Theo Sez: Permanently perched on the edge of hysteria, which perhaps explains its reputation as a harrowing piece of ultra-realism : it is astonishingly harsh and downbeat, one of the handful of films (especially, though not exclusively, Hollywood films) where Justice is emphatically not done at the end, but you get the feeling it's less a case of reflecting real-life ambivalence than of getting so caught up in its social-comment fervour it forgot about the actual murder (even the opening credits are in huge, mountainous letters, as for a Biblical epic).

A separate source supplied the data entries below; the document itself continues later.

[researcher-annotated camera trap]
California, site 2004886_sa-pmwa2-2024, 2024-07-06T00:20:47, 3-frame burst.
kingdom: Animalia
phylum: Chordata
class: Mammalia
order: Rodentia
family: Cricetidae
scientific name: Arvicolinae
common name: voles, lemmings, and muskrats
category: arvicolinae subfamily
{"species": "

Its special quality - its weakness, though also the source of its pulsating over-excitement - is that it doesn't address a specific social problem (chain-gangs, or yellow journalism), as with previous, similarly breathless and hard-hitting Warners movies of the 30s, so much as put an entire society on trial : the title, as explained by a bunch of ancient Civil War vets in the opening scene, refers to Southern prejudice against Yankee outsiders, and it soon becomes clear that all the townspeople - just about everyone onscreen, in fact - range from accomplices to outright villains, all infected with hatred and bigotry. The result is weird, giving us nobody to root for (the nominal hero is a non-character, even a bit obnoxious) and no-one (i.e. too many) to side against - try and imagine Kafka as a message-movie, done by Oliver Stone. There's great bits - the Negro janitor's abject terror at discovering the corpse, knowing he'll automatically be blamed (all he can do is whimper "I didn't do it" over and over), or the murdered girl's bimbo classmates babbling excitedly to the papers the day after her death - but the general level isn't far removed from the rabble-rousing it so decries (and Rains, in one of his few bad performances, lets his Deep South accent wobble alarmingly towards the Cockney) ; worth a look certainly, but go for FURY or INTRUDER IN THE DUST first.